- SECCIÓN DEL DOCUMENTO:
════════

Los jefes de Estado de México, Canadá y Estados Unidos firmaron la semana anterior en Waco, Texas, USA, un acuerdo para integrar con las tres naciones en un grupo de interés común que trabajará, en principio, sobre asuntos de seguridad fronteriza, cultura humana y nivel de vida en áreas limítrofes del sur y del norte de USA. De los tres asuntos el primero es el que verdaderamente preocupa al presidente estadounidense, George W. Bush.
Éste proyecto resultaría atractivo si constituyera una tripartita y espontánea intención norteamericana hacia la consolidación de un conglomerado político, social y económico de naciones, como es la Unión Europea, con sus mismos elementos y características fundamentales: una presidencia ejecutiva que se turne entre los tres países, un Congreso
integrado por representantes de todas las naciones, una moneda única para fortalecer el comercio exterior e interior en toda Norteamérica, la expedición en las tres naciones de leyes migratorias que regulen un libre flujo y oportunidades laborales para canadienses, estadounidenses y mexicanos bajo normas de confianza y la previa existencia de una común decisión de armonizar el desarrollo de los tres países.

════════

- INFORMACIÓN PROPORCIONADA:
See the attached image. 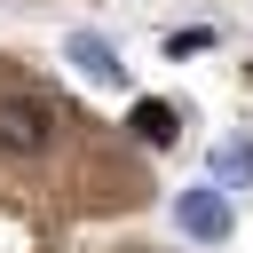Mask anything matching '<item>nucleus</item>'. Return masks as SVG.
<instances>
[{
  "instance_id": "nucleus-1",
  "label": "nucleus",
  "mask_w": 253,
  "mask_h": 253,
  "mask_svg": "<svg viewBox=\"0 0 253 253\" xmlns=\"http://www.w3.org/2000/svg\"><path fill=\"white\" fill-rule=\"evenodd\" d=\"M174 221H182L198 245H221V237H229V198H221V190H182V198H174Z\"/></svg>"
},
{
  "instance_id": "nucleus-2",
  "label": "nucleus",
  "mask_w": 253,
  "mask_h": 253,
  "mask_svg": "<svg viewBox=\"0 0 253 253\" xmlns=\"http://www.w3.org/2000/svg\"><path fill=\"white\" fill-rule=\"evenodd\" d=\"M47 134H55V119H47V103H0V150H47Z\"/></svg>"
},
{
  "instance_id": "nucleus-3",
  "label": "nucleus",
  "mask_w": 253,
  "mask_h": 253,
  "mask_svg": "<svg viewBox=\"0 0 253 253\" xmlns=\"http://www.w3.org/2000/svg\"><path fill=\"white\" fill-rule=\"evenodd\" d=\"M71 63H79L87 79H103V87H111V79L126 71V63L111 55V40H95V32H71Z\"/></svg>"
},
{
  "instance_id": "nucleus-4",
  "label": "nucleus",
  "mask_w": 253,
  "mask_h": 253,
  "mask_svg": "<svg viewBox=\"0 0 253 253\" xmlns=\"http://www.w3.org/2000/svg\"><path fill=\"white\" fill-rule=\"evenodd\" d=\"M134 142H150V150H166L174 134H182V119H174V103H134Z\"/></svg>"
},
{
  "instance_id": "nucleus-5",
  "label": "nucleus",
  "mask_w": 253,
  "mask_h": 253,
  "mask_svg": "<svg viewBox=\"0 0 253 253\" xmlns=\"http://www.w3.org/2000/svg\"><path fill=\"white\" fill-rule=\"evenodd\" d=\"M213 174H221V182H253V142H229V150H213Z\"/></svg>"
}]
</instances>
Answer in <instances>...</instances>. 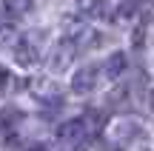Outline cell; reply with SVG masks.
<instances>
[{"instance_id": "obj_11", "label": "cell", "mask_w": 154, "mask_h": 151, "mask_svg": "<svg viewBox=\"0 0 154 151\" xmlns=\"http://www.w3.org/2000/svg\"><path fill=\"white\" fill-rule=\"evenodd\" d=\"M9 89H11V71L0 66V94H6Z\"/></svg>"}, {"instance_id": "obj_10", "label": "cell", "mask_w": 154, "mask_h": 151, "mask_svg": "<svg viewBox=\"0 0 154 151\" xmlns=\"http://www.w3.org/2000/svg\"><path fill=\"white\" fill-rule=\"evenodd\" d=\"M20 34L14 32V26H0V49H11L17 43Z\"/></svg>"}, {"instance_id": "obj_8", "label": "cell", "mask_w": 154, "mask_h": 151, "mask_svg": "<svg viewBox=\"0 0 154 151\" xmlns=\"http://www.w3.org/2000/svg\"><path fill=\"white\" fill-rule=\"evenodd\" d=\"M123 68H126V54H123V51H114V54H109L106 63L100 66V74L109 77V80H117L123 74Z\"/></svg>"}, {"instance_id": "obj_9", "label": "cell", "mask_w": 154, "mask_h": 151, "mask_svg": "<svg viewBox=\"0 0 154 151\" xmlns=\"http://www.w3.org/2000/svg\"><path fill=\"white\" fill-rule=\"evenodd\" d=\"M3 6V14L9 17H26L34 11V0H0Z\"/></svg>"}, {"instance_id": "obj_2", "label": "cell", "mask_w": 154, "mask_h": 151, "mask_svg": "<svg viewBox=\"0 0 154 151\" xmlns=\"http://www.w3.org/2000/svg\"><path fill=\"white\" fill-rule=\"evenodd\" d=\"M14 51V63L23 68L34 66L40 60V49H37V34H26V37H17V43L11 46Z\"/></svg>"}, {"instance_id": "obj_6", "label": "cell", "mask_w": 154, "mask_h": 151, "mask_svg": "<svg viewBox=\"0 0 154 151\" xmlns=\"http://www.w3.org/2000/svg\"><path fill=\"white\" fill-rule=\"evenodd\" d=\"M77 11L83 17H97V20H117L111 6L106 0H77Z\"/></svg>"}, {"instance_id": "obj_5", "label": "cell", "mask_w": 154, "mask_h": 151, "mask_svg": "<svg viewBox=\"0 0 154 151\" xmlns=\"http://www.w3.org/2000/svg\"><path fill=\"white\" fill-rule=\"evenodd\" d=\"M111 140H114L117 146H134L137 140H143V128H140L137 123H128V120L114 123V128H111Z\"/></svg>"}, {"instance_id": "obj_1", "label": "cell", "mask_w": 154, "mask_h": 151, "mask_svg": "<svg viewBox=\"0 0 154 151\" xmlns=\"http://www.w3.org/2000/svg\"><path fill=\"white\" fill-rule=\"evenodd\" d=\"M29 91L40 103H60V97H63V86L54 77H34L29 83Z\"/></svg>"}, {"instance_id": "obj_4", "label": "cell", "mask_w": 154, "mask_h": 151, "mask_svg": "<svg viewBox=\"0 0 154 151\" xmlns=\"http://www.w3.org/2000/svg\"><path fill=\"white\" fill-rule=\"evenodd\" d=\"M86 137H88V134H86V125H83L80 117L69 120V123H63L60 128H57V143L66 146V148H80Z\"/></svg>"}, {"instance_id": "obj_3", "label": "cell", "mask_w": 154, "mask_h": 151, "mask_svg": "<svg viewBox=\"0 0 154 151\" xmlns=\"http://www.w3.org/2000/svg\"><path fill=\"white\" fill-rule=\"evenodd\" d=\"M74 54H77V49H74L72 43H69L66 37H63V40H57V43H54V46L49 49V68H51L54 74L66 71V68L72 66Z\"/></svg>"}, {"instance_id": "obj_7", "label": "cell", "mask_w": 154, "mask_h": 151, "mask_svg": "<svg viewBox=\"0 0 154 151\" xmlns=\"http://www.w3.org/2000/svg\"><path fill=\"white\" fill-rule=\"evenodd\" d=\"M94 83H97V68L83 66V68H77L74 77H72V91L74 94H88V91H94Z\"/></svg>"}]
</instances>
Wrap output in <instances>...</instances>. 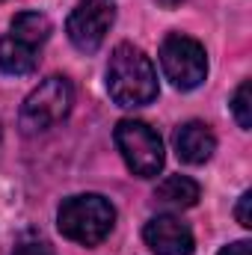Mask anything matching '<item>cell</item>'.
<instances>
[{"label": "cell", "instance_id": "cell-9", "mask_svg": "<svg viewBox=\"0 0 252 255\" xmlns=\"http://www.w3.org/2000/svg\"><path fill=\"white\" fill-rule=\"evenodd\" d=\"M172 142H175V154L178 160H184L190 166H202L211 160V154L217 151V136L211 125L193 119V122H184V125L175 128L172 133Z\"/></svg>", "mask_w": 252, "mask_h": 255}, {"label": "cell", "instance_id": "cell-2", "mask_svg": "<svg viewBox=\"0 0 252 255\" xmlns=\"http://www.w3.org/2000/svg\"><path fill=\"white\" fill-rule=\"evenodd\" d=\"M116 226V208L101 193H77L63 199L57 211V229L71 244L98 247Z\"/></svg>", "mask_w": 252, "mask_h": 255}, {"label": "cell", "instance_id": "cell-4", "mask_svg": "<svg viewBox=\"0 0 252 255\" xmlns=\"http://www.w3.org/2000/svg\"><path fill=\"white\" fill-rule=\"evenodd\" d=\"M74 107V86L71 80L63 74H51L45 77L21 104V113H18V125L27 136H36V133H45L54 125H60L68 119Z\"/></svg>", "mask_w": 252, "mask_h": 255}, {"label": "cell", "instance_id": "cell-1", "mask_svg": "<svg viewBox=\"0 0 252 255\" xmlns=\"http://www.w3.org/2000/svg\"><path fill=\"white\" fill-rule=\"evenodd\" d=\"M107 92L119 107H145L157 98V71L142 48L122 42L107 63Z\"/></svg>", "mask_w": 252, "mask_h": 255}, {"label": "cell", "instance_id": "cell-5", "mask_svg": "<svg viewBox=\"0 0 252 255\" xmlns=\"http://www.w3.org/2000/svg\"><path fill=\"white\" fill-rule=\"evenodd\" d=\"M116 148L125 160V166L136 178H157V172L166 163L163 139L154 128L142 119H122L113 130Z\"/></svg>", "mask_w": 252, "mask_h": 255}, {"label": "cell", "instance_id": "cell-15", "mask_svg": "<svg viewBox=\"0 0 252 255\" xmlns=\"http://www.w3.org/2000/svg\"><path fill=\"white\" fill-rule=\"evenodd\" d=\"M157 3H163L166 9H172V6H175V3H181V0H157Z\"/></svg>", "mask_w": 252, "mask_h": 255}, {"label": "cell", "instance_id": "cell-16", "mask_svg": "<svg viewBox=\"0 0 252 255\" xmlns=\"http://www.w3.org/2000/svg\"><path fill=\"white\" fill-rule=\"evenodd\" d=\"M0 136H3V122H0Z\"/></svg>", "mask_w": 252, "mask_h": 255}, {"label": "cell", "instance_id": "cell-7", "mask_svg": "<svg viewBox=\"0 0 252 255\" xmlns=\"http://www.w3.org/2000/svg\"><path fill=\"white\" fill-rule=\"evenodd\" d=\"M113 24H116V0H80L65 21V33L68 42L89 57L98 54Z\"/></svg>", "mask_w": 252, "mask_h": 255}, {"label": "cell", "instance_id": "cell-3", "mask_svg": "<svg viewBox=\"0 0 252 255\" xmlns=\"http://www.w3.org/2000/svg\"><path fill=\"white\" fill-rule=\"evenodd\" d=\"M51 18L42 12H18L9 24V33L0 39V71L21 77L39 68L42 45L51 39Z\"/></svg>", "mask_w": 252, "mask_h": 255}, {"label": "cell", "instance_id": "cell-13", "mask_svg": "<svg viewBox=\"0 0 252 255\" xmlns=\"http://www.w3.org/2000/svg\"><path fill=\"white\" fill-rule=\"evenodd\" d=\"M12 255H54V250L45 241H27V244H21Z\"/></svg>", "mask_w": 252, "mask_h": 255}, {"label": "cell", "instance_id": "cell-11", "mask_svg": "<svg viewBox=\"0 0 252 255\" xmlns=\"http://www.w3.org/2000/svg\"><path fill=\"white\" fill-rule=\"evenodd\" d=\"M232 113H235V122L244 128V130H250L252 128V101H250V80H244L238 89H235V95H232Z\"/></svg>", "mask_w": 252, "mask_h": 255}, {"label": "cell", "instance_id": "cell-10", "mask_svg": "<svg viewBox=\"0 0 252 255\" xmlns=\"http://www.w3.org/2000/svg\"><path fill=\"white\" fill-rule=\"evenodd\" d=\"M199 196H202V187H199L193 178H187V175H169V178H163V181L157 184V190H154L157 205L175 208V211L193 208V205L199 202Z\"/></svg>", "mask_w": 252, "mask_h": 255}, {"label": "cell", "instance_id": "cell-12", "mask_svg": "<svg viewBox=\"0 0 252 255\" xmlns=\"http://www.w3.org/2000/svg\"><path fill=\"white\" fill-rule=\"evenodd\" d=\"M250 205H252V193L247 190L241 199H238V208H235V217L244 229H252V214H250Z\"/></svg>", "mask_w": 252, "mask_h": 255}, {"label": "cell", "instance_id": "cell-8", "mask_svg": "<svg viewBox=\"0 0 252 255\" xmlns=\"http://www.w3.org/2000/svg\"><path fill=\"white\" fill-rule=\"evenodd\" d=\"M142 241L157 255H193V250H196L190 226L184 220L172 217V214L151 217L145 223V229H142Z\"/></svg>", "mask_w": 252, "mask_h": 255}, {"label": "cell", "instance_id": "cell-6", "mask_svg": "<svg viewBox=\"0 0 252 255\" xmlns=\"http://www.w3.org/2000/svg\"><path fill=\"white\" fill-rule=\"evenodd\" d=\"M160 68H163L166 80L181 92L202 86L208 77L205 45L193 36H184V33H169L160 42Z\"/></svg>", "mask_w": 252, "mask_h": 255}, {"label": "cell", "instance_id": "cell-14", "mask_svg": "<svg viewBox=\"0 0 252 255\" xmlns=\"http://www.w3.org/2000/svg\"><path fill=\"white\" fill-rule=\"evenodd\" d=\"M217 255H250V241H235V244H226Z\"/></svg>", "mask_w": 252, "mask_h": 255}]
</instances>
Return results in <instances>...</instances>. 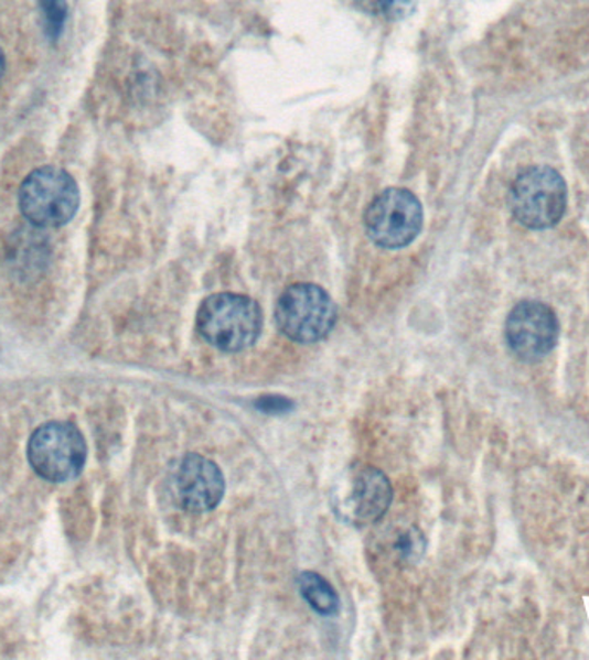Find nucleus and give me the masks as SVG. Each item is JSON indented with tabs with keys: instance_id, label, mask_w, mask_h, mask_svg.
Instances as JSON below:
<instances>
[{
	"instance_id": "1",
	"label": "nucleus",
	"mask_w": 589,
	"mask_h": 660,
	"mask_svg": "<svg viewBox=\"0 0 589 660\" xmlns=\"http://www.w3.org/2000/svg\"><path fill=\"white\" fill-rule=\"evenodd\" d=\"M199 334L224 353H240L259 339L263 310L244 294L219 293L204 300L196 313Z\"/></svg>"
},
{
	"instance_id": "2",
	"label": "nucleus",
	"mask_w": 589,
	"mask_h": 660,
	"mask_svg": "<svg viewBox=\"0 0 589 660\" xmlns=\"http://www.w3.org/2000/svg\"><path fill=\"white\" fill-rule=\"evenodd\" d=\"M566 181L548 165L526 169L512 184V214L529 229L542 231L557 226L566 214Z\"/></svg>"
},
{
	"instance_id": "3",
	"label": "nucleus",
	"mask_w": 589,
	"mask_h": 660,
	"mask_svg": "<svg viewBox=\"0 0 589 660\" xmlns=\"http://www.w3.org/2000/svg\"><path fill=\"white\" fill-rule=\"evenodd\" d=\"M279 331L300 344L324 339L336 324V306L319 285L300 282L288 285L275 310Z\"/></svg>"
},
{
	"instance_id": "4",
	"label": "nucleus",
	"mask_w": 589,
	"mask_h": 660,
	"mask_svg": "<svg viewBox=\"0 0 589 660\" xmlns=\"http://www.w3.org/2000/svg\"><path fill=\"white\" fill-rule=\"evenodd\" d=\"M79 192L63 169H36L21 184L20 208L28 223L39 227H60L75 217Z\"/></svg>"
},
{
	"instance_id": "5",
	"label": "nucleus",
	"mask_w": 589,
	"mask_h": 660,
	"mask_svg": "<svg viewBox=\"0 0 589 660\" xmlns=\"http://www.w3.org/2000/svg\"><path fill=\"white\" fill-rule=\"evenodd\" d=\"M422 205L404 188H388L371 202L364 215L367 236L377 247H409L422 229Z\"/></svg>"
},
{
	"instance_id": "6",
	"label": "nucleus",
	"mask_w": 589,
	"mask_h": 660,
	"mask_svg": "<svg viewBox=\"0 0 589 660\" xmlns=\"http://www.w3.org/2000/svg\"><path fill=\"white\" fill-rule=\"evenodd\" d=\"M28 456L40 477L64 482L78 475L87 446L76 426L55 422L36 430L28 446Z\"/></svg>"
},
{
	"instance_id": "7",
	"label": "nucleus",
	"mask_w": 589,
	"mask_h": 660,
	"mask_svg": "<svg viewBox=\"0 0 589 660\" xmlns=\"http://www.w3.org/2000/svg\"><path fill=\"white\" fill-rule=\"evenodd\" d=\"M560 325L550 306L542 301H521L508 313L505 337L508 348L524 361H536L550 355L557 346Z\"/></svg>"
},
{
	"instance_id": "8",
	"label": "nucleus",
	"mask_w": 589,
	"mask_h": 660,
	"mask_svg": "<svg viewBox=\"0 0 589 660\" xmlns=\"http://www.w3.org/2000/svg\"><path fill=\"white\" fill-rule=\"evenodd\" d=\"M392 499V484L382 469L355 466L336 493V511L350 523H376L388 511Z\"/></svg>"
},
{
	"instance_id": "9",
	"label": "nucleus",
	"mask_w": 589,
	"mask_h": 660,
	"mask_svg": "<svg viewBox=\"0 0 589 660\" xmlns=\"http://www.w3.org/2000/svg\"><path fill=\"white\" fill-rule=\"evenodd\" d=\"M171 487L180 508L189 512L213 511L226 489L219 466L207 457L193 453L178 462Z\"/></svg>"
},
{
	"instance_id": "10",
	"label": "nucleus",
	"mask_w": 589,
	"mask_h": 660,
	"mask_svg": "<svg viewBox=\"0 0 589 660\" xmlns=\"http://www.w3.org/2000/svg\"><path fill=\"white\" fill-rule=\"evenodd\" d=\"M299 591L307 604L322 616H333L339 613L340 598L333 586L318 573L306 571L299 576Z\"/></svg>"
},
{
	"instance_id": "11",
	"label": "nucleus",
	"mask_w": 589,
	"mask_h": 660,
	"mask_svg": "<svg viewBox=\"0 0 589 660\" xmlns=\"http://www.w3.org/2000/svg\"><path fill=\"white\" fill-rule=\"evenodd\" d=\"M362 11L370 12L371 17L383 18L388 21H400L413 14L417 0H355Z\"/></svg>"
},
{
	"instance_id": "12",
	"label": "nucleus",
	"mask_w": 589,
	"mask_h": 660,
	"mask_svg": "<svg viewBox=\"0 0 589 660\" xmlns=\"http://www.w3.org/2000/svg\"><path fill=\"white\" fill-rule=\"evenodd\" d=\"M39 4L44 17L45 32L52 40L60 39L67 18L66 0H39Z\"/></svg>"
},
{
	"instance_id": "13",
	"label": "nucleus",
	"mask_w": 589,
	"mask_h": 660,
	"mask_svg": "<svg viewBox=\"0 0 589 660\" xmlns=\"http://www.w3.org/2000/svg\"><path fill=\"white\" fill-rule=\"evenodd\" d=\"M257 407L264 411H275V413H279V411L290 410L291 403L287 398H264L260 399Z\"/></svg>"
},
{
	"instance_id": "14",
	"label": "nucleus",
	"mask_w": 589,
	"mask_h": 660,
	"mask_svg": "<svg viewBox=\"0 0 589 660\" xmlns=\"http://www.w3.org/2000/svg\"><path fill=\"white\" fill-rule=\"evenodd\" d=\"M4 69H6L4 52H2V48H0V78H2V75H4Z\"/></svg>"
}]
</instances>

════════

- OBJETIVO DEL EJERCICIO: ¿Puedes copiar tal cual, del texto sobre el acuerdo trilateral, todo lo que va desde "Éste proyecto resultaría" hasta "los tres países."? Las entradas son material aparte, independiente del texto.

- SOLUCIÓN COMPLETA:
Éste proyecto resultaría atractivo si constituyera una tripartita y espontánea intención norteamericana hacia la consolidación de un conglomerado político, social y económico de naciones, como es la Unión Europea, con sus mismos elementos y características fundamentales: una presidencia ejecutiva que se turne entre los tres países, un Congreso
integrado por representantes de todas las naciones, una moneda única para fortalecer el comercio exterior e interior en toda Norteamérica, la expedición en las tres naciones de leyes migratorias que regulen un libre flujo y oportunidades laborales para canadienses, estadounidenses y mexicanos bajo normas de confianza y la previa existencia de una común decisión de armonizar el desarrollo de los tres países.